Banning Sin and Managing Risk: Why Are Vice Laws Back In Vogue?

Like something out of a 1930s film noir, the old fashioned vice squad is making a comeback across the globe. Spurred on by perceptions of cultural excess and corporate corruption the new prosecutors of sin come from across the political spectrum.

Earlier this year, Ireland joined a number of Nordic countries in criminalising the purchase of sex – to the criticism of sex workers, human rights organisations and health workers alike. The so-called ‘Nordic Model’ had the usual supporters of religious moralists but also gained momentum through sex worker exclusionary feminists and a middle-class susceptible to moral panic.

Now it appears pornography is the next target. Strange alliances are being formed between feminist critics, religious puritans and self-appointed ‘sexual wellbeing’ experts to ensure erotic material is framed as a brain-destroying spectacle. Theresa May, in her Conservative manifesto, has noted plans to regulate the internet to protect Brits from unsavoury and offensive X-rated material. This plan echoes the failed ALP proposal to wholesale filter the internet so that it meets ‘community standards’.

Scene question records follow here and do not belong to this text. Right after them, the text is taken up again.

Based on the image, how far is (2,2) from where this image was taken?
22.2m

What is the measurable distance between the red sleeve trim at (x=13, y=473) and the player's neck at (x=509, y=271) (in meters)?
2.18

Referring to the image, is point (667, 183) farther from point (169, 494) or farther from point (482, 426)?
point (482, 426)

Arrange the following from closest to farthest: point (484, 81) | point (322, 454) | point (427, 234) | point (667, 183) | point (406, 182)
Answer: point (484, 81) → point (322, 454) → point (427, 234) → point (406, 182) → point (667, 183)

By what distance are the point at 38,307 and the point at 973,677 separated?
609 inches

Whilst we are punishing sex, why not drugs as well?

Our most popular intoxicant – alcohol – has had a good run since failed attempts at prohibition, but this is starting to change. Influential public health bodies are pushing for higher ‘sin’ taxes on alcohol, applying curfews and regulating nightlife. Such technocrats are also keen to come after nicotine alternatives such as e-cigarettes due to a deep-seated fear of the unknown.

Then there are the more stigmatised – and criminalised – psychoactives. The appointment of Jeff Sessions as the 84th US Attorney General has guaranteed that the failed War On Drugs is back in full swing. Reaffirming prohibition goes against a mountain of evidence in favour of decriminalisation and legalisation of ‘soft’ drugs such as cannabis. It also ignores the very real harms caused to users, addicts and society as a whole.

Fatty foods, pub lotteries, violent video games, sexting, rude tweets… there seems to be no end to recent calls for the law to regulate, and in many cases criminalise, objectionable lifestyle choices. Recent trends have multiple causes, but appear at least partially provoked by our uncertain social and economic conditions.

Ulrich Beck coined the term ‘risk society’ to describe a culture’s response to risk. Our modern culture is heavily invested against mitigating against future risks and applying strict precautionary measures to mitigate such risk.

The decline of stable ‘New Deal’ state institutions since the 1960s has led modern citizens to become obsessed with lowering future risk. We live in an anxious, pessimistic culture  where individuals are overly concerned with potential hazards. In an obsessively risk averse society, every mundane pleasure or new technology has the potential for social disaster. Harms are no longer seen as the ‘exception’ to the norm but are the natural consequence of self-indulgence. Too much of a good thing is always bad.

Looked at this way, efforts to regulate ‘vice’ provide a sense of security for political actors given the very real and unpredictable nature of modern threats such as financial crises, terrorism and climate change. Vice squads – much like the security theatre of scanners at airports – make us feel safer, even if there was very little to fear in the first place.

However, in our obsession with risk we have forgotten what makes vices so damn appealing in the first place, pleasure. Missing from time-series graphs and population surveys of regulators are the incalculable joys of life: the sweet relief of a cigarette after a fat-laden meal, the foolish banter of two sloshed friends at a 3am gig or the warmth of a lover in times of loneliness.

Nothing in life is without hazards, with the pursuit of pleasure being no different. But let’s not allow our cultural obsession with risk regulate away what makes life worth living.